🤖 AI Summary
Forky PIG is an experimental “hypercompute fabric” that treats virtual machines like forkable processes: using QEMU, qcow2 copy-on-write overlays, and lightweight Python orchestration, it can snapshot and clone VMs in milliseconds. The system runs a host daemon (hostd) that controls local QEMU instances via QMP and a controller that issues fork/snapshot commands over gRPC. The current feature set includes reliable cold forking (snapshot a paused VM and instantly spawn children that share a base image but keep private writable overlays), stable snapshot chains, and ongoing experiments in hot forking, GPU passthrough, and multi-host orchestration. Implementation details: Python 3 asyncio + gRPC, qcow2 overlays, optional Linux KSM for memory deduplication, and simple run scripts—no Kubernetes, just processes and files.

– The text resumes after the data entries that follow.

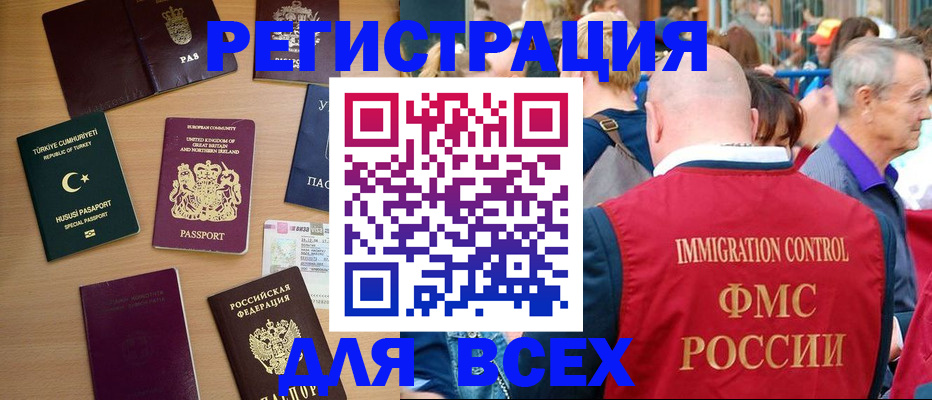 прописка от собственника в Гусеве
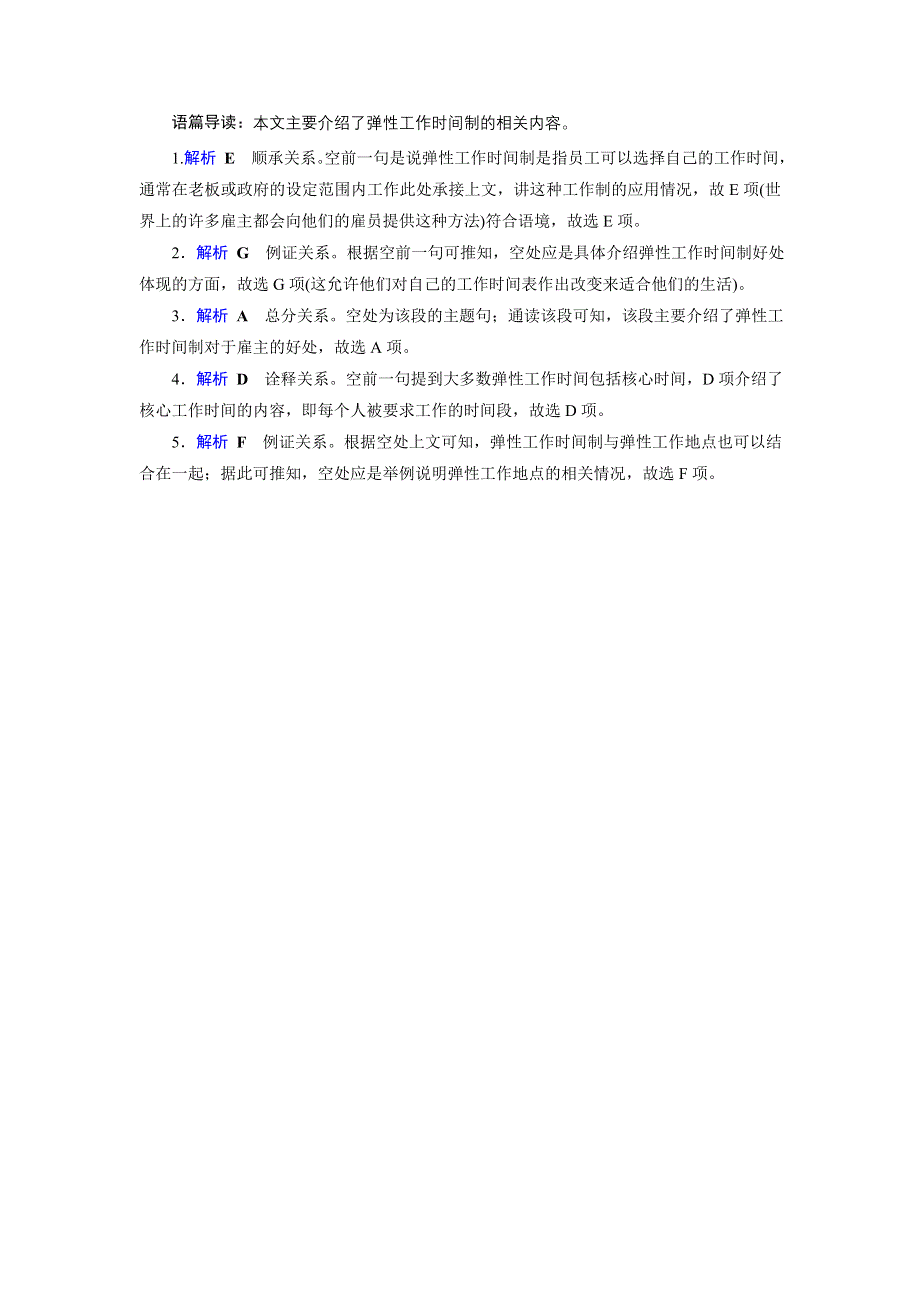 2020高考英语二轮专题复习课标通用版 跟踪检测 专题2 阅读七选五专题跟踪检测14 WORD版含答案.doc_第3页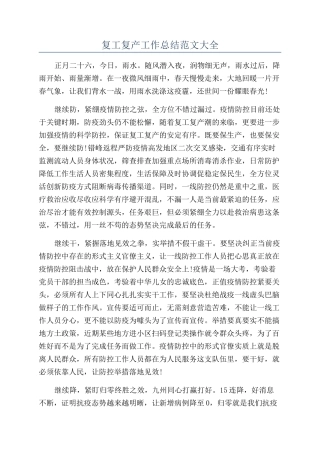 复工复产工作总结范文大全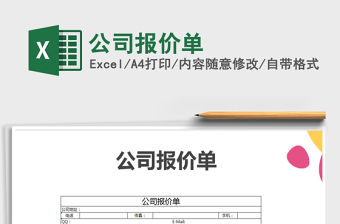 2022年公司報價單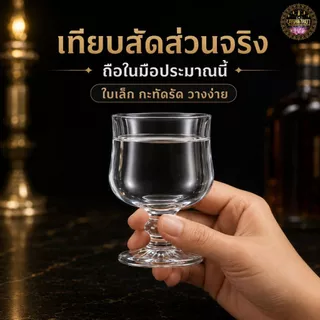 [บุญนำพา] แก้วขา แก้วคริสตัลสลักลวดลาย ใส่น้ำถวายหิ้งพระ หิ้งเทพฯลฯ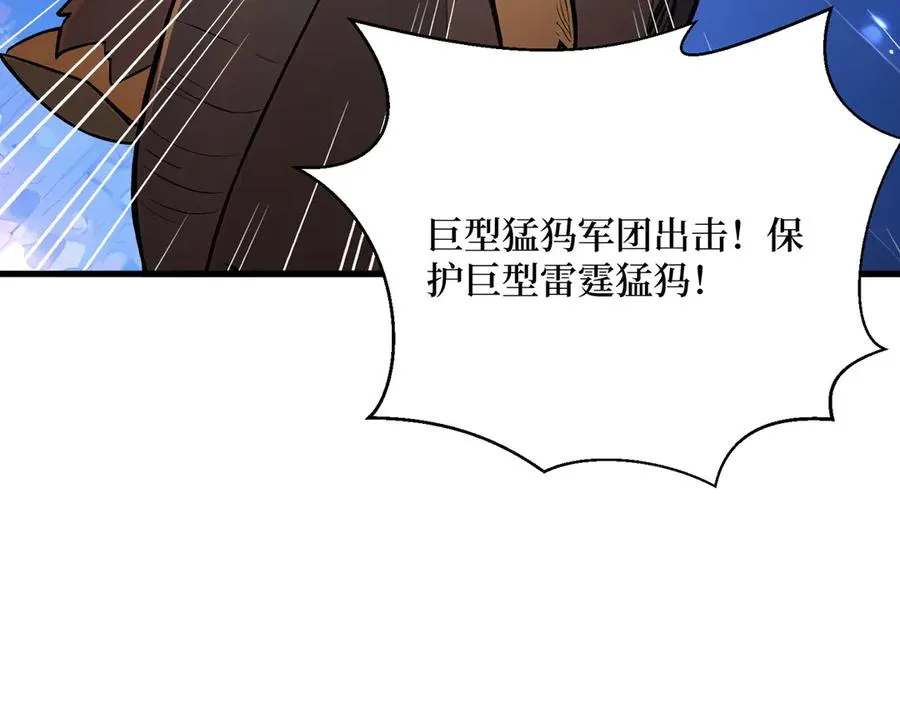 第28话 对战半神象主 第90页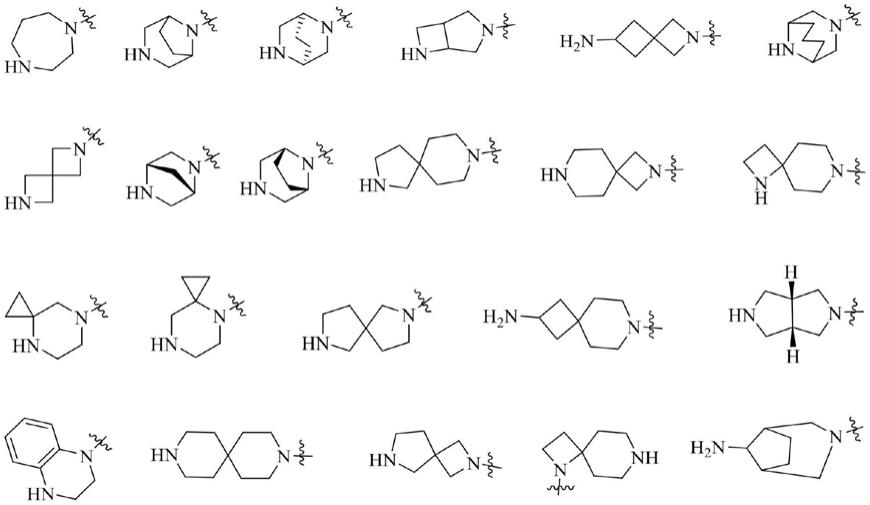 硫代酰肼类化合物、其制备方法及其应用与流程
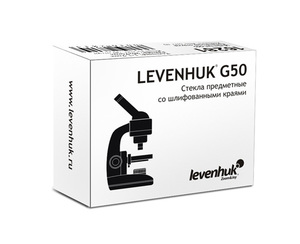 Предметные стекла Levenhuk G50, 50шт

For the AI/ML community this matters because Forky PIG enables ultra-fast, deterministic cloning of complex, stateful environments—useful for agent training, reproducible experiments, debugging, and bursty multi-agent workloads where GPUs and orchestration are bottlenecks. Rather than rebuild or redeploy, researchers can branch off live environments, share a single base image to save storage, and iterate quickly. It’s not production-ready, but it’s a practical playground for exploring “git-like” workflows for machines and distributed hypercomputing primitives that could reshape how compute is provisioned for large-scale AI experiments.